# Areas where DS needs DE help the most
## Table of contents
* [Data quality](#data-quality)
* [Daily DQ job](#daily-dq-job)
* [Utility bill DQ](#utility-bill-dq)
* [Projects](#projects)
* [Trust in data science products](#trust-in-data-science-products)
## Data Quality
### Daily DQ job
#### Materials
* [Confluence: Pipeline](https://aquicore.atlassian.net/wiki/spaces/APD/pages/843841550/Data+Quality+-+anomaly+detector)
* [Confluence: Dashboard](https://aquicore.atlassian.net/wiki/spaces/APD/pages/892829837/Data+Quality+-+dashboard)
* [Redash dashboard](https://app.redash.io/aquicore/dashboard/dq---overview---prod?p_Data%20Source=2&p_Detectors=1&p_Timeframe=30)
#### Summary of current approach
* [Databricks coordinator job](https://dbc-e4ce7ba6-2672.cloud.databricks.com/?o=2093562134185003#job/331193) calls an [Initial Processing notebook](https://dbc-e4ce7ba6-2672.cloud.databricks.com/?o=2093562134185003#notebook/292562793750149/command/292562793750150)
* Notebook runs [DataQualityService](https://github.com/aquicore/aq-data-quality/blob/integration/src/aqdq/anomaly_pipeline/services/data_quality_service.py) custom class on last 24h of 15-min data for all eligible electricity and water meters
* "Eligible" = account is active, building not archived, meter doesn't have DQ set to "off" in D&E
* Both raw (S3 packets) and platform data are processed. Raw data processed by creating an Athena partition of last two days of S3 data; platform data called from Influx
* Data is run through various detectors and saves initial results as a JSON for each building to [intermediate results](https://s3.console.aws.amazon.com/s3/buckets/aq-dataquality?region=us-east-1&prefix=dq-results/intermediate/&showversions=false) directory in S3
* The job then calls a [second Databricks notebook](https://dbc-e4ce7ba6-2672.cloud.databricks.com/?o=2093562134185003#notebook/1262131105237568/command/1262131105237569) that performs secondary processing
* i.e. flatlines below a certain duration are converted to "not an issue" values
* Each building's JSON pulled from intermediate S3 directory, processed, and then sent to [final results](https://s3.console.aws.amazon.com/s3/buckets/aq-dataquality?prefix=dq-results/final/&showversions=false) S3 directory
* AWS Glue traverses the final results directory every day and creates a schema for AWS Athena
* Redash queries Athena to create summary tables for users
#### Limitations of current approach
* Redash
* Separate from the platform. Users typically don't like needing to go to multiple places
* Not interactive - users cannot mark issues as complete or otherwise communicate back to the platform
* Clicking around too much easily causes Redash to freeze up or fail to display plots, reducing trust in it
* Dashboard focus is "top-down" rather than horizontal
* Jason only uses the Offline Devices dashboard because it's effectively a to-do list
* The current Redash dashboard is more of an executive summary.

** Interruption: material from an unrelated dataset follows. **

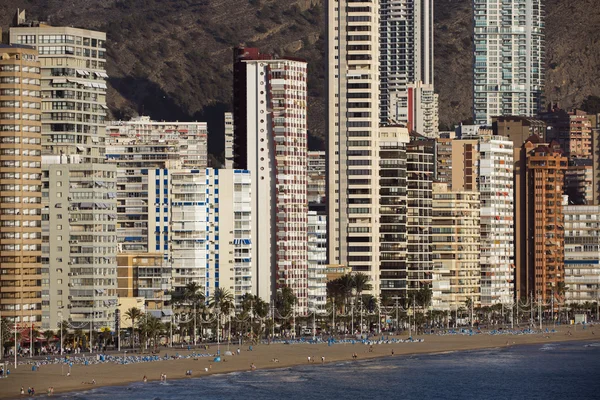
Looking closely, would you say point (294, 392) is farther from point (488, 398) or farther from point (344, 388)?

* It's good for providing a percent DQ score, or identifying the number of positive spikes vs. missing data
* But it's hard to take action since the data is inherently grouped *by account*
* We tried getting EMs to use the dashboard for their accounts, but there was no adoption
* Potentially due to lack of interactivity, reliability issues with updating, dashboard freezing
* Dashboard is a security apocalypse waiting to happen
* Anyone using the dashboard can modify a query, causing a table to break for all users
* Nothing is version controlled
* There's also no way to implement version control without copy and pasting code into separate files, then backing up *those* files
* Internal user sharing their screen can *very* easily reveal sensitive information about other accounts on accident
#### Where DE support would help
* Store DQ results in Redshift tables
* Make it infinitely easier for DS to query DQ results
* Formatting JSON files for Athena makes them essentially unreadable for us, and querying Athena is slow and costly
* Make it infinitely easier to modify the DQ job
* Adding/removing a column, or changing the dtype of an existing column, can cause the Glue schema or Athena table creation to fail with no indication of what file caused the issue
* Improve DQ dashboard UX by making the dashboard's data pull reliable
* Switch from Redash to a different BI tool
* Have infrastructure as code, allowing for version control of any changes to dashboard tables
* If BI tool is interactive (e.g. users can update Redshift tables with actions telling to ignore certain DQ issues), engagement will likely be higher
* Create visualizations with much more precision and customization than Redash
### Utility bill DQ
#### Current approach
* Databricks jobs (one per tab in final spreadsheet) that query utility bill data from the Monolith via Postgres
* Save CSVs to a public S3 bucket
* Ingest CSVs to separate tabs in a Google Sheet
#### Limitations with current approach
* Google Sheets is separate from the platform
* Security concerns: S3 bucket must be public for Google Sheets to import data
* Anyone can access the data if they guess the URL
#### Where DE support would help
* Replace Google Sheets with BI tool that requires Aquicore login
* Address security concern of non-AQ users accessing our customers' data
* Reference one Redshift table with Utility Bill DQ results
* We currently imitate this by having a _Google Sheets template_ that serves as a "source of truth." Users can download to get the latest report.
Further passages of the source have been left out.